Sinds de komst van cochleaire implantatie krijgen veel plotsdoven een cochleair implantaat. Dit is een soort hoortoestel dat geluid omzet in elektrische signalen, die rechtstreeks worden doorgegeven aan de gehoorzenuw. Dit is een hele andere manier van horen dan met een gewoon hoortoestel. Het leren omgaan met een CI vraagt dan ook veel begeleiding en revalidatie. De cliënt moet geluiden en spraak opnieuw leren herkennen en verstaan. De resultaten die met een CI behaald worden zijn divers en afhankelijk van verschillende factoren. Cliënten met een CI kunnen soms spraak (in een rustige situatie) verstaan, maar worden nooit normaal horend.
Wat doet een logopedist?
De logopedist onderzoekt of én hoe groot de taal- en spraakachterstand bij het kind is. Zij kijkt zowel naar het begrijpen als het uiten van taal. De logopedische behandeling is gericht op het verminderen van de taalachterstand, het aanleren van een goede uitspraak, het geven van specifieke hoortraining en het leren spraakafzien (liplezen). Dit gebeurt zoveel mogelijk in een spelsituatie. Daarnaast wordt er ook veel aandacht geschonken aan het coachen van het gezin in het communiceren met een slechthorend kind.

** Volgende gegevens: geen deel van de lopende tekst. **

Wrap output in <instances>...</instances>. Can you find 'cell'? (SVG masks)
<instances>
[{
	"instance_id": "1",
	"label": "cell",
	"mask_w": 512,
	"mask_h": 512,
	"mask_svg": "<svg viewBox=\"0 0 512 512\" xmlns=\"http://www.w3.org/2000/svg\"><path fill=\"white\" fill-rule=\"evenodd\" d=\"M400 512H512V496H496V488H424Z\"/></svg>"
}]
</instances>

De logopedist begeleidt de ouders, leert omgaan met een hoortoestel en adviseert bij andere technische hulpmiddelen voor slechthorenden. In het algemeen wordt met logopedische behandeling de achterstand ingelopen. Bij ernstige slechthorendheid kan verwijzing naar een school voor slechthorende kinderen nodig zijn.
Bij volwassenen met een aangeboren slechthorendheid zal de behandeling zich vooral richten op (hernieuwde) aandacht voor de uitspraak en spraakafzien.